- **What this task involves**:
Extend the passage below on leptin, appetite and weight regain, writing onward from its last sentence in the same formal register.

- **Passage provided**:
***

As scientists work to unravel the complex processes that regulate appetite, metabolism and weight management, each discovery and insight brings us closer to understanding weight gain and the challenges of losing weight, keeping it off and staying healthy.
More in-depth understanding of the body's chemical and hormonal regulatory processes can help researchers design drugs and therapies that target specific systems. One of those influential hormones studied at UMMC is leptin, which is secreted by fat.
Normally, leptin acts on the brain to suppress appetite and stimulate energy expenditure in the muscles and other tissues. But the more obese a person gets, the more leptin he or she produces, causing the brain to become increasingly resistant to some of the hormone's effects. In a leptin-resistant brain, the hormone raises blood pressure but no longer helps expend energy, and it doesn't suppress appetite effectively. That contributes to a cycle where an obese person burns fewer calories, feels hungrier and develops high blood pressure.
Through continued research, scientists can potentially design drugs that control leptin's effects, including its tendency to create high blood pressure, a major contributor to heart disease.
Tackling leptin is just one corner of the picture. For instance, at least 80-90 percent of people who've lost substantial weight regain it over time. Researchers are beginning to understand some of the factors contributing to these high recidivism rates - environment, behavior, endocrine and hormone system responses, genetics, neighborhoods, cultures and stress, among other factors - but unraveling exactly how some of those factors work is more difficult.

***

- **Stored data**:
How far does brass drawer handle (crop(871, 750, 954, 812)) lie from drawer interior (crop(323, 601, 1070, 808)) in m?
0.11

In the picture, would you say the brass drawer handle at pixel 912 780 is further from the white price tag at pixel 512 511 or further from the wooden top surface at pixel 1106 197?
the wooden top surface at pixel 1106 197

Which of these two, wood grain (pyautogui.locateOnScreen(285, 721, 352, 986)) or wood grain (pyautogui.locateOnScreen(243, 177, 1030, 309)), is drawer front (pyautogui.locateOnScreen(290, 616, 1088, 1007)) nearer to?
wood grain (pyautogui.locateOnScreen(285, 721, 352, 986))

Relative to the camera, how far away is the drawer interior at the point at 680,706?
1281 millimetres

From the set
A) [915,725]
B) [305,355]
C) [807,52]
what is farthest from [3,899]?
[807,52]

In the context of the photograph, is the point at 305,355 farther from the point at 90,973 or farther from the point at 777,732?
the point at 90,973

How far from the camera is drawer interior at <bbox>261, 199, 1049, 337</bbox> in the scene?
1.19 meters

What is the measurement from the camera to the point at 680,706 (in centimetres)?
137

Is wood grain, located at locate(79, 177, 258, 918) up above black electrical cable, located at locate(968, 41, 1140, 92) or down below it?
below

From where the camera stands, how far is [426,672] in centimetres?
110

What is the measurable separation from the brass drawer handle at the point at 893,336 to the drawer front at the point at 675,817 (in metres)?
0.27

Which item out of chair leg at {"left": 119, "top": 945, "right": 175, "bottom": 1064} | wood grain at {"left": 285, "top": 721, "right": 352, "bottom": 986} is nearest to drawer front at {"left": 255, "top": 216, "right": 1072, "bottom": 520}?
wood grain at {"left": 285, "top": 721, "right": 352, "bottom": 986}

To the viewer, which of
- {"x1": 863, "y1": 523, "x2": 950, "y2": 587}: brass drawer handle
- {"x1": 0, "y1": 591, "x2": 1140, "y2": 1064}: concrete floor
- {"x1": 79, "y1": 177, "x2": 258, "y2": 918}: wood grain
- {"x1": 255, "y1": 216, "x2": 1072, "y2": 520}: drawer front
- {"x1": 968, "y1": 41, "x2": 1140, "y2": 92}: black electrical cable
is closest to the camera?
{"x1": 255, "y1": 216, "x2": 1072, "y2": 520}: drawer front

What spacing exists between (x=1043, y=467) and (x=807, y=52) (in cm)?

***

- **Response**:
For example, levels of certain hormones, including ghrelin and peptide YY, in people who recently lost weight are different than in consistently slim people. In weight-loss groups, hormone levels indicate their bodies kick into starvation-response mode to try to regain the weight.
Given all the complexities that influence how we gain, lose and maintain weight, researchers need a full range of methods to uncover the science of obesity. From lab-based analysis of hormones and metabolism to psychological studies of food addiction, to population studies that follow groups of people through months and years, all these methods take financial support. The more scientists can discover about the many factors surrounding obesity, the more accurate and relevant knowledge we'll have to fight it.
The rising tide of obesity-related illness the U.S. costs about $150 billion annually, double the amount it was a decade ago, according to the Centers for Disease Control. That accounts for about 10 percent of all medical spending nationally. With greater than one-third of American adults obese and one in six children as well, the epidemic will continue to drive up healthcare costs. Obesity also increasingly undermines worker productivity. Obesity-related illnesses deteriorate the health and quality of the American work force and the viability of its future members.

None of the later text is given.